-- begin Page excerpt --

Very Awesome Nonlinear ODE

[TylerH]

y^2=y' \Rightarrow y=\frac{y'}{y} \Rightarrow \int y dx = ln \left( y \right) \Rightarrow y=e^{\int y dx}=e^{\int e^{\int y dx} dx}=e^{\int e^{\int e^{\int y dx} dx} dx}=\cdots

Is that correct?

[hunt_mat]

Why not just say:

\frac{y'}{y^{2}}=1\Rightarrow -\frac{1}{y}=x+C

[HallsofIvy]

Which is the same as y= -1/(x+C) so that \int ydx= -ln(x+C)+ C_2 so that
e^{\int ydx}=C_2 \frac{1}{x+ C}= \frac{-1}{x+ C}= y
so, yes, your chain of exponentials is correct- but a very complicated way of writing a very simple function.

[pmsrw3]

This reminds me of a problem in a math contest I once saw. Solve:

x^{x^{x^{x^\ldots}}} = 2

The answer is \sqrt{2}.

[TylerH]

Why not just say:

\frac{y'}{y^{2}}=1\Rightarrow -\frac{1}{y}=x+C


Yeah, I found the real solution. But, it's the fact that something so contrived is equal to something so simple that makes it awesome.

-- end Page excerpt --
-- begin Supplied data --

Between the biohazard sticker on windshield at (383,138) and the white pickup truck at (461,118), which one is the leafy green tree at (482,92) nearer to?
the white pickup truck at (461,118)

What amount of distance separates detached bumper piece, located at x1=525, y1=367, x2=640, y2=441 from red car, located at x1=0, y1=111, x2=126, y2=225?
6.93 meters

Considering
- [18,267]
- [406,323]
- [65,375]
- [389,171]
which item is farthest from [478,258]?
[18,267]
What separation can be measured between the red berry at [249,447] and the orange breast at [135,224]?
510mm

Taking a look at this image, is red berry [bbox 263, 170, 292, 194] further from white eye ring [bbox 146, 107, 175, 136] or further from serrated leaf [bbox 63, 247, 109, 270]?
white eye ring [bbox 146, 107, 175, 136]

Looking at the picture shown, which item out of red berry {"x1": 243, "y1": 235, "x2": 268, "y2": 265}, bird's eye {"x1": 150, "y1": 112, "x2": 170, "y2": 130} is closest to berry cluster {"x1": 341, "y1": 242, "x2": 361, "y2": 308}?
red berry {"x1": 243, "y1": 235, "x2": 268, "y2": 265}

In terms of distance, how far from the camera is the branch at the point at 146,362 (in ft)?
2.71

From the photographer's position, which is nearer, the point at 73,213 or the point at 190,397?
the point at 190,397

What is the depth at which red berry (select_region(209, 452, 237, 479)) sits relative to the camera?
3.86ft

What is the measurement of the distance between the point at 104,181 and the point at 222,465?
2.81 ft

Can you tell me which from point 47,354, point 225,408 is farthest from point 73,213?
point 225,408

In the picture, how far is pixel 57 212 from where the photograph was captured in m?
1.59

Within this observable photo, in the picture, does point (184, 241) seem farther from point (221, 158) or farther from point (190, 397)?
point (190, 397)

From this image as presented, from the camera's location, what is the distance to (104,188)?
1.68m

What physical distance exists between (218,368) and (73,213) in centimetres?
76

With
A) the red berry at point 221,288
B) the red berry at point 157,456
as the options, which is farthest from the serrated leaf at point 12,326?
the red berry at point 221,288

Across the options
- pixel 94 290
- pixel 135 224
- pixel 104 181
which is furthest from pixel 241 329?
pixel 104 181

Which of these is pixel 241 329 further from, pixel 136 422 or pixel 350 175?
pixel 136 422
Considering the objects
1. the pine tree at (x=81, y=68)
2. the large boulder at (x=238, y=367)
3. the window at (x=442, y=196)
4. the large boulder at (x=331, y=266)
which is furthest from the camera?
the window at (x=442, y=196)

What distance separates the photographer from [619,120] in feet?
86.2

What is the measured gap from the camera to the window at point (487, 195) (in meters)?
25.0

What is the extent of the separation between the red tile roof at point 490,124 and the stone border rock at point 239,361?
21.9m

-- end Supplied data --

> What the task asks
Continue the forum thread about the nonlinear differential equation y^2 = y' from its final post.

> Expected answer
[TylerH]

This reminds me of a problem in a math contest I once saw. Solve:

x^{x^{x^{x^\ldots}}} = 2

The answer is \sqrt{2}.

That was the first thing that came to mind. Btw, you would could solve that "infinite power tower" using (4) here: http://mathworld.wolfram.com/LambertW-Function.html.

[HallsofIvy]

This reminds me of a problem in a math contest I once saw. Solve:

x^{x^{x^{x^\ldots}}} = 2

The answer is \sqrt{2}.
If
x^{x^{x^{x^\ldots}}}= 2
then
x^{\left(x^{x^{x^\ldots}}\right)}= x^2=2

More generally, if
x^{x^{x^{x^\ldots}}}= a> 0
then x=\sqrt{a}.

[mheslep]

If
x^{x^{x^{x^\ldots}}}= 2
then
x^{\left(x^{x^{x^\ldots}}\right)}= x^2=2

More generally, if
x^{x^{x^{x^\ldots}}}= a> 0
then x=\sqrt{a}.
almost:
x=\sqrt[a]{a}

[pmsrw3]

If
x^{x^{x^{x^\ldots}}}= 2
then
x^{\left(x^{x^{x^\ldots}}\right)}= x^2=2

More generally, if
x^{x^{x^{x^\ldots}}}= a> 0
then x=\sqrt{a}.
Actually, it should be a^{1/a}, no?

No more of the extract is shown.